In 2011, the U.S. Government Accountability Office released a much-anticipated study outlining the future roadmap of regulation for the P2P market. One path would continue with SEC oversight where federal-level securities regulation would govern lenders while states ensure compliance to borrowers' rights; another would involve the reclassification of P2P loan investments as consumer financial products that would place the industry under the CFPB's watch. The GAO did not recommend any particular option.

 

The surge in peer-to-peer lending volumes isn't the only evidence of the market taking off. So is the growing number of P2P startups.

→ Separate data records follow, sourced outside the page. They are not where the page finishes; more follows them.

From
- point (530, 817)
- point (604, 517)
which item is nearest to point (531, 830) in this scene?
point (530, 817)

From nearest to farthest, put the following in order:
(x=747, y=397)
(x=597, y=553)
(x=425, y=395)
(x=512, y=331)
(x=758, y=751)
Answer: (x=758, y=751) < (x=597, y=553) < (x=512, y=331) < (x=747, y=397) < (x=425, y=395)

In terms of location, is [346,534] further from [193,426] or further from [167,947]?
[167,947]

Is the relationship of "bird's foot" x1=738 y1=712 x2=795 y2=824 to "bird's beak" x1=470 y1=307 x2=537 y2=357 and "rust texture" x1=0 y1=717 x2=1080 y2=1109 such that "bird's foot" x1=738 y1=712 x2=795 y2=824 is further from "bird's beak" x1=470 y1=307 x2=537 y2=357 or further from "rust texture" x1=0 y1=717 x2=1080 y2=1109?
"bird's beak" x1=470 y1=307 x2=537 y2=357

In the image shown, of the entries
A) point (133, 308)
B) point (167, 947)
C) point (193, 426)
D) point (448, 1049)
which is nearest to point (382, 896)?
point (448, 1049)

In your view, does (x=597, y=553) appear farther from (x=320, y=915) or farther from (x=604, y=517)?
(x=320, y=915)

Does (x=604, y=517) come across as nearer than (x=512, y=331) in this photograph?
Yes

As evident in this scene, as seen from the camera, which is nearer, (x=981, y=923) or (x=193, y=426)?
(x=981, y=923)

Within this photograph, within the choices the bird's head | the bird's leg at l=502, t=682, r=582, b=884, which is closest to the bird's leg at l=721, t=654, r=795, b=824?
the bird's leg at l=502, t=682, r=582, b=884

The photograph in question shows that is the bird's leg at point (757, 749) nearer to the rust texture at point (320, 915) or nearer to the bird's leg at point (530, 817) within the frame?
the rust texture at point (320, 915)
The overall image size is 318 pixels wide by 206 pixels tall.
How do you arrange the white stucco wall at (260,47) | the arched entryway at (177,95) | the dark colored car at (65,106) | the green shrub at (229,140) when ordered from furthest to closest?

Funding Circle, a U.K. P2P lender, has opened a U.S. arm based in San Francisco with a $35 million investment. Another fresh entry, FreedomPlus, a Freedom Financial Networks affiliate company that is headed by former Prosper and Lending Club executive Joseph Toms, plans to expand P2P to consumers with FICO scores below 660 (which is the cutoff for Prosper and Lending Club).

Given Prosper's poor experience with bad-credit borrowers, this would seem to be folly. But in working with debt-consolidation companies over the past five years, Freedom Financial has done well with a product targeting consumers who have average credit card balances of $16,300 and an average FICO of 576, according to Toms. "The default running rate was under 2%," Toms says. "There are a lot of people out there with large balances that have poor credit scores but have fundamentally put into place the necessary things that allow them to become better credit scores."

Then there are the P2P mainstays who are getting better at what they do and trying out new things, too.

Lending Club, for example, is testing a service with two community banks (Titan is one of them) in which they can offer a customized Lending Club application to bank customers who would otherwise get turned down for an unsecured personal loan. The bank gets a "little" referral fee, according to Titan's Morris, who says the larger appeal is in helping a customer. "I'd always rather have a solution for somebody than just a flat 'no.'"

 

 

Bonnie McGeer is managing editor of American Banker Magazine. Glen Fest is a senior editor at Leveraged Finance News.